Para cometer los ilícitos, guardaban medidas de seguridad y usaban prendas de vestir simulando ser trabajadores de las empresas objeto de robo. Los detenidos vendían el material sustraído en establecimientos de reciclaje de metales, utilizando documentos de identidad a nombre de otras personas que habían sido denunciados como sustraídos o extraviados.
- Se les imputan delitos de robo con fuerza, hurtos, hurtos en tentativa, usurpación de identidad y pertenencia a grupo de criminal
- Además, se ha investigado al propietario de un centro de reciclaje por supuesto delito de receptación
8 de abril de 2025.- El Equipo de Policía Judicial y Equipo Roca de la Guardia Civil de Ejea de los Caballeros ha llevado a cabo la denominada operación “IRONHIDE” que ha finalizado con la detención de un grupo criminal dedicado a la sustracción de materiales metálicos en varias empresas de la provincia de Zaragoza.
La operación se inició el pasado mes de febrero tras la comisión de varios ilícitos en una empresa de la localidad de Tauste, cometidos en diferentes días, en los que se sustrajeron perfiles de aluminio valorados en más de 30.000 euros.
Tras el estudio de la información recabada por los especialistas de Policía Judicial se pudo determinar que los tres hechos delictivos se habrían efectuado por varias personas que, haciendo uso de diferentes vehículos, accedieron a las instalaciones de manera ilícita y sustrajeron el material metálico.
Hechos que se produjeron en momentos en los que la empresa estaba cerrada al público y en los que los autores portaban prendas de vestir similares a las de los trabajadores de la sociedad, todo ello con la finalidad de evitar levantar sospechas.

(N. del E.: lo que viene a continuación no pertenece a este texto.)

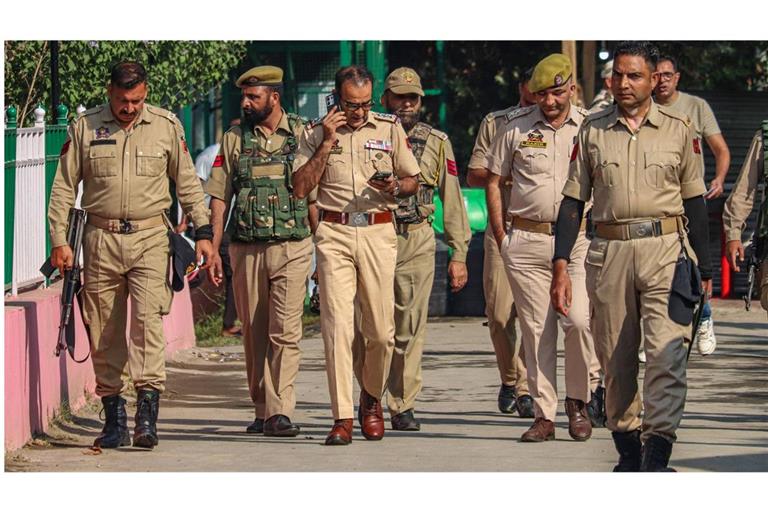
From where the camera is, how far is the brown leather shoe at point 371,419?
10453 mm

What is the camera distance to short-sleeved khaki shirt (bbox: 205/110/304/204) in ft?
35.6

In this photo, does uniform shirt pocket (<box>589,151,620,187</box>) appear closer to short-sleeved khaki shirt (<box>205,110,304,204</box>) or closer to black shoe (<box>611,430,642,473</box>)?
black shoe (<box>611,430,642,473</box>)

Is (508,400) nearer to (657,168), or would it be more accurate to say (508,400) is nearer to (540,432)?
(540,432)

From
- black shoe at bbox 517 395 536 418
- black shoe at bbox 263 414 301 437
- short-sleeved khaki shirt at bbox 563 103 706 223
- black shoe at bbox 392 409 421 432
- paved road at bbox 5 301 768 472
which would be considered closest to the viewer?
short-sleeved khaki shirt at bbox 563 103 706 223

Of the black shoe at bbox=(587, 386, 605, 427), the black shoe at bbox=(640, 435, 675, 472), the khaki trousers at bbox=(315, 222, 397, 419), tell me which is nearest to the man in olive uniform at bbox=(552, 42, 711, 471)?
the black shoe at bbox=(640, 435, 675, 472)

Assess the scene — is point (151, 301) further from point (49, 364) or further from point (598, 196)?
point (598, 196)

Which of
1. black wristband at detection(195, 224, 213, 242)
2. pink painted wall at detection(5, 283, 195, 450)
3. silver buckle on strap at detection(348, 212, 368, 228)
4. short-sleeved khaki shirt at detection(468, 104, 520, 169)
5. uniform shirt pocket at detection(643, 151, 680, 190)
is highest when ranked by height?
short-sleeved khaki shirt at detection(468, 104, 520, 169)

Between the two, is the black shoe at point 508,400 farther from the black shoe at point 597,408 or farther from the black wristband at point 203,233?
the black wristband at point 203,233

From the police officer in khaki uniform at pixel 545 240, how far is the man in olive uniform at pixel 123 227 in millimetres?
1966

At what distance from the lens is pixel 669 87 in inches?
497

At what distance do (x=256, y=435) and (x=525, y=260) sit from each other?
188cm

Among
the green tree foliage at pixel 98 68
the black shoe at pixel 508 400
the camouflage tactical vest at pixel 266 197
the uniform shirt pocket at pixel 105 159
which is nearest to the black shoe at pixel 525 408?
the black shoe at pixel 508 400

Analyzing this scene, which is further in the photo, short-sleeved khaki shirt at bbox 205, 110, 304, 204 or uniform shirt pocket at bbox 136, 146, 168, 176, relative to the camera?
short-sleeved khaki shirt at bbox 205, 110, 304, 204

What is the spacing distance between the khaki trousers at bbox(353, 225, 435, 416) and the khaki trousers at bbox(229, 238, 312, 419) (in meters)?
0.44
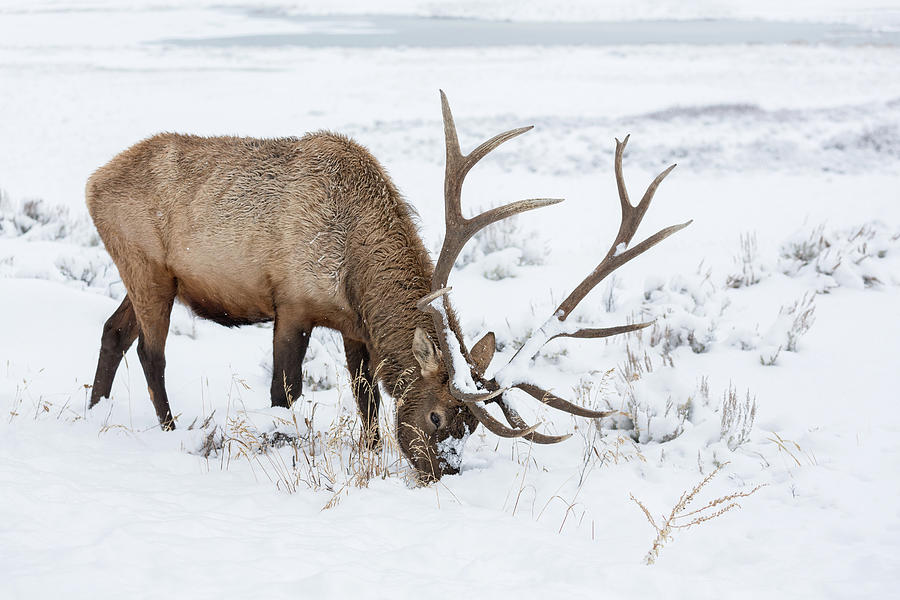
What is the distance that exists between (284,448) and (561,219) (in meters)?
7.70

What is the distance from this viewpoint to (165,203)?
495 centimetres

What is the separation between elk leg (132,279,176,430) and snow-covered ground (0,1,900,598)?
0.61 ft

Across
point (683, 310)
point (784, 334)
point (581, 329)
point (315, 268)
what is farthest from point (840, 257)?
point (315, 268)

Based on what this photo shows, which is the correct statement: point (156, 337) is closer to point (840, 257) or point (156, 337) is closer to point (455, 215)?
point (455, 215)

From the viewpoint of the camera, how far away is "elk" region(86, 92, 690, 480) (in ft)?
13.4

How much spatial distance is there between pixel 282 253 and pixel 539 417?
6.69 feet

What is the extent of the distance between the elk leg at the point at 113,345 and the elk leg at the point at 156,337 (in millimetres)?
238

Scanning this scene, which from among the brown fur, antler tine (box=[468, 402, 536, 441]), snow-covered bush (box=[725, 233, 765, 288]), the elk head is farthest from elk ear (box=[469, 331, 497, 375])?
snow-covered bush (box=[725, 233, 765, 288])

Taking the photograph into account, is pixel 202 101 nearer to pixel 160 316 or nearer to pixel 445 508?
pixel 160 316

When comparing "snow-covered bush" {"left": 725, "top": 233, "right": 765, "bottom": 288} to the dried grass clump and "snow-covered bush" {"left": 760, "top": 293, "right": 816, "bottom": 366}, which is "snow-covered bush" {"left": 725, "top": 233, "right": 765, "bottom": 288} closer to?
"snow-covered bush" {"left": 760, "top": 293, "right": 816, "bottom": 366}

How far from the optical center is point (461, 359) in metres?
4.00

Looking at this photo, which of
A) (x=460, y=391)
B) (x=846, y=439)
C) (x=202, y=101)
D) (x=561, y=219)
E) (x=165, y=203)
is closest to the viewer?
(x=460, y=391)

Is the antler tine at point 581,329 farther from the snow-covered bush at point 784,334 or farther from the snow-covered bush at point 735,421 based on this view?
the snow-covered bush at point 784,334

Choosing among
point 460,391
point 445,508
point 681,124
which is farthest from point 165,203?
point 681,124
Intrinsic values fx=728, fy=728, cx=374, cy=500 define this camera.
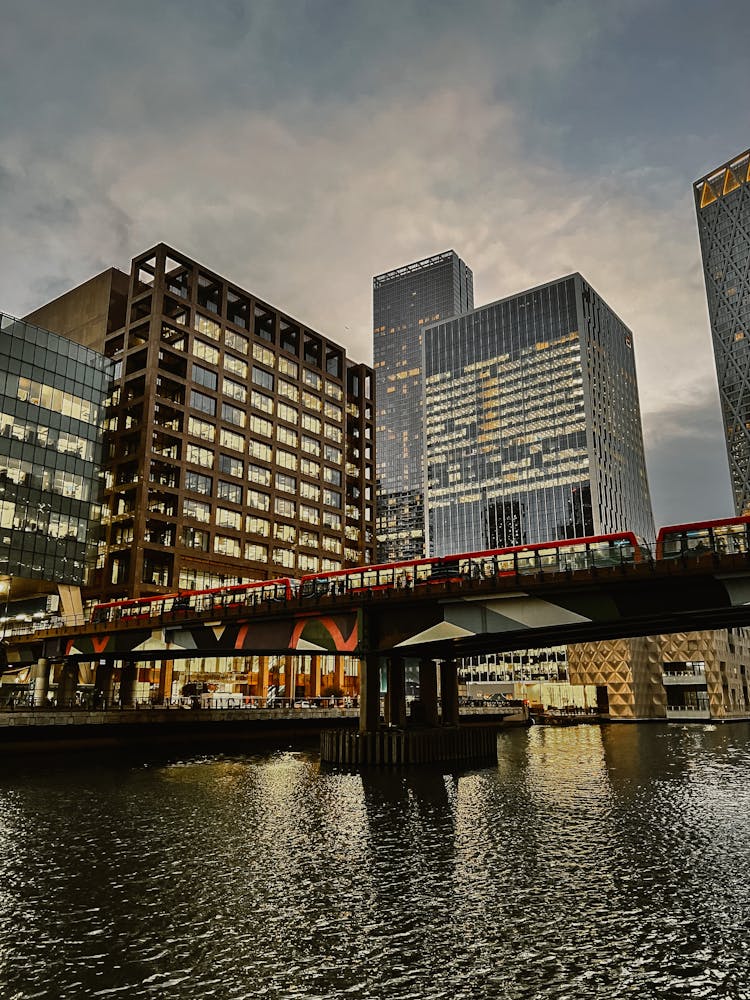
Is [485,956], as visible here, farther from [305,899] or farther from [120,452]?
[120,452]

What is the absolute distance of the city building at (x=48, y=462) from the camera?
301ft

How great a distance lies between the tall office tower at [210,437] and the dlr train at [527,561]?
4550cm

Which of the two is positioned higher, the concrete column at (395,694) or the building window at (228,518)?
the building window at (228,518)

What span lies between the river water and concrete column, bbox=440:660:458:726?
27241mm

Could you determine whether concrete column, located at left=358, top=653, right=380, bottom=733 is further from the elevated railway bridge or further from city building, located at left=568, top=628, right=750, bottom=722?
city building, located at left=568, top=628, right=750, bottom=722

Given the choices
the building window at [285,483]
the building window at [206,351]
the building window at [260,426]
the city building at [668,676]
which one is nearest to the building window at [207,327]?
the building window at [206,351]

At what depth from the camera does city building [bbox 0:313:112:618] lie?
9162 cm

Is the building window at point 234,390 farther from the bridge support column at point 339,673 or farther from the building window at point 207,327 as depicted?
the bridge support column at point 339,673

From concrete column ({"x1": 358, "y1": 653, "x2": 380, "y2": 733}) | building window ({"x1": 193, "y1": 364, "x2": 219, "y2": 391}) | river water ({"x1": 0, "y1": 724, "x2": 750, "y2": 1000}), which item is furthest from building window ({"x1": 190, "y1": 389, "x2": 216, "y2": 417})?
river water ({"x1": 0, "y1": 724, "x2": 750, "y2": 1000})

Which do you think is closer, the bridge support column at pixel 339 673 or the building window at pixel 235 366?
the bridge support column at pixel 339 673

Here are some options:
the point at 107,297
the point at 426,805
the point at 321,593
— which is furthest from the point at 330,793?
the point at 107,297

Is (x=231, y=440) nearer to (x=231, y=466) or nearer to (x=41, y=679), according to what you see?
(x=231, y=466)

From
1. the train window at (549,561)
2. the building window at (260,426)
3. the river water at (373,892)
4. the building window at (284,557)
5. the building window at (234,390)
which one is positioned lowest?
the river water at (373,892)

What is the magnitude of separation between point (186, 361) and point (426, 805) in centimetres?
9728
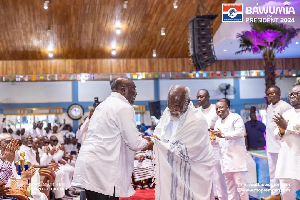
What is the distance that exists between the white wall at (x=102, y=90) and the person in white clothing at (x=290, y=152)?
46.0ft

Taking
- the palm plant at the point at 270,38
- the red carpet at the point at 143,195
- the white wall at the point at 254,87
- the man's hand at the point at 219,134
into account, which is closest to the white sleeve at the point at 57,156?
the red carpet at the point at 143,195

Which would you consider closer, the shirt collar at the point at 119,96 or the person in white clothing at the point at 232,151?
→ the shirt collar at the point at 119,96

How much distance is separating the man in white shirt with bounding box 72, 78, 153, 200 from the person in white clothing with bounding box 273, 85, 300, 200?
1.83 m

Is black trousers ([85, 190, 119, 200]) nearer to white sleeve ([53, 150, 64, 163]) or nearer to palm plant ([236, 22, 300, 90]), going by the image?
white sleeve ([53, 150, 64, 163])

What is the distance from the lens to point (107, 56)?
14.6m

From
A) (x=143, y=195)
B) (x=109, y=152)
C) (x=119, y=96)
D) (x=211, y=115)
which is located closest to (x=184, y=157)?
(x=109, y=152)

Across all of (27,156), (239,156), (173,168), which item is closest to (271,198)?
(239,156)

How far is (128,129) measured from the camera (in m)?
3.66

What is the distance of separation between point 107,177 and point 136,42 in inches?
417

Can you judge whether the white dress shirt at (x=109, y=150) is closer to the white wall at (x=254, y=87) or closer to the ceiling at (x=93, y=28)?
the ceiling at (x=93, y=28)

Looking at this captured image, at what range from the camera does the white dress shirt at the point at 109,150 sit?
3588 mm

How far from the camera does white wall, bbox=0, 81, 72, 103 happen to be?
18.0 meters

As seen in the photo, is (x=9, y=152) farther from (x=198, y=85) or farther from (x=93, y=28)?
(x=198, y=85)

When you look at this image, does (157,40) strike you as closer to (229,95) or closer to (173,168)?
(229,95)
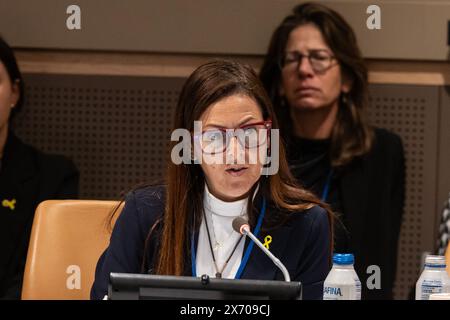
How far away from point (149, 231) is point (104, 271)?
0.52ft

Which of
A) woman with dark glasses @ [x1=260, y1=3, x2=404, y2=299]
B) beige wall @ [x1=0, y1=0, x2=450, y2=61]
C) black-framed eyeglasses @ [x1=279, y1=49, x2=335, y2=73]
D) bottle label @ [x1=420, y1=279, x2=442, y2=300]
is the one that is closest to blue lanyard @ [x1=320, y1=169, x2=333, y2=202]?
woman with dark glasses @ [x1=260, y1=3, x2=404, y2=299]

Además, se realizaron inspecciones en centros de reciclaje donde se podría haber vendido el material sustraído, logrando localizar que, en uno de ellos, ubicado en el término municipal de Zaragoza, se habían efectuado ventas de mercancía similar a la sustraída, durante los dos días posteriores al último robo cometido en la empresa denunciante. En dicha instalación se localizó parte del material y, el resto, en un centro de reciclaje diferente, que fue vendido por el propietario que recibió los perfiles en primera instancia.
Se comprobó que los perfiles metálicos habían sido vendidos por los sospechosos de los robos, utilizando para su venta dos documentos de identidad a nombre de otras personas, haciendo creer los vendedores al propietario de la chatarrería que pertenecían a familiares suyos. Tras la comprobación de estos documentos por la Guardia Civil, se verificó habían sido denunciados como sustraídos o extraviados.
Asimismo, los cobros de la mercancía vendida se realizaron en dinero en efectivo por un valor inferior a los 1000 euros, cada porte, lo que suponía evitar que se pagaran mediante transferencia en la que quedarían plasmados los datos bancarios de los vendedores. Los perfiles sustraídos que se hallaban en las dos empresas de reciclaje fueron recuperados por los especialistas y entregados posteriormente a su propietario.
Continuando con la investigación en la que se obtuvo la identidad de los presuntos autores de los ilícitos, se comprobó que los mismos habrían cometido otros hechos de similares características en otras dos empresas, durante el presente año (uno de ellos en Erla y otro en Cariñena) donde se sustrajo material susceptible de venta en los centros de reciclaje. Por todo lo anterior, el pasado viernes 4 de abril, la Guardia Civil localizó y detuvo a los cuatro integrantes de este grupo criminal, todos ellos vecinos de Zaragoza y unidos por relaciones familiares.
Los detenidos actuaron de manera coordinada para la comisión de los ilícitos, realizando un reconocimiento previo de la zona donde localizaban el material objeto de robo.
Posteriormente regresaban, haciendo uso de diferentes vehículos, accedían de manera ilícita a las instalaciones portando prendas de vestir similares a las de los trabajadores de las empresas.
Una vez sustraído el material lo vendían en centros de reciclaje, haciendo uso de documentación a nombre de otras personas, y obtenían el beneficio económico que se distribuirían entre los componentes del grupo.
A los cuatro varones, españoles, vecinos de Zaragoza, se les imputan dos supuestos delitos de robo con fuerza en las cosas, un hurto, dos hurtos en grado de tentativa, dos delitos de usurpación de identidad y pertenencia a grupo criminal.
Quedaron a disposición judicial el pasado viernes. Además, durante la operación se investigó al propietario del centro de reciclaje donde fue localizado el material, por un supuesto delito de receptación.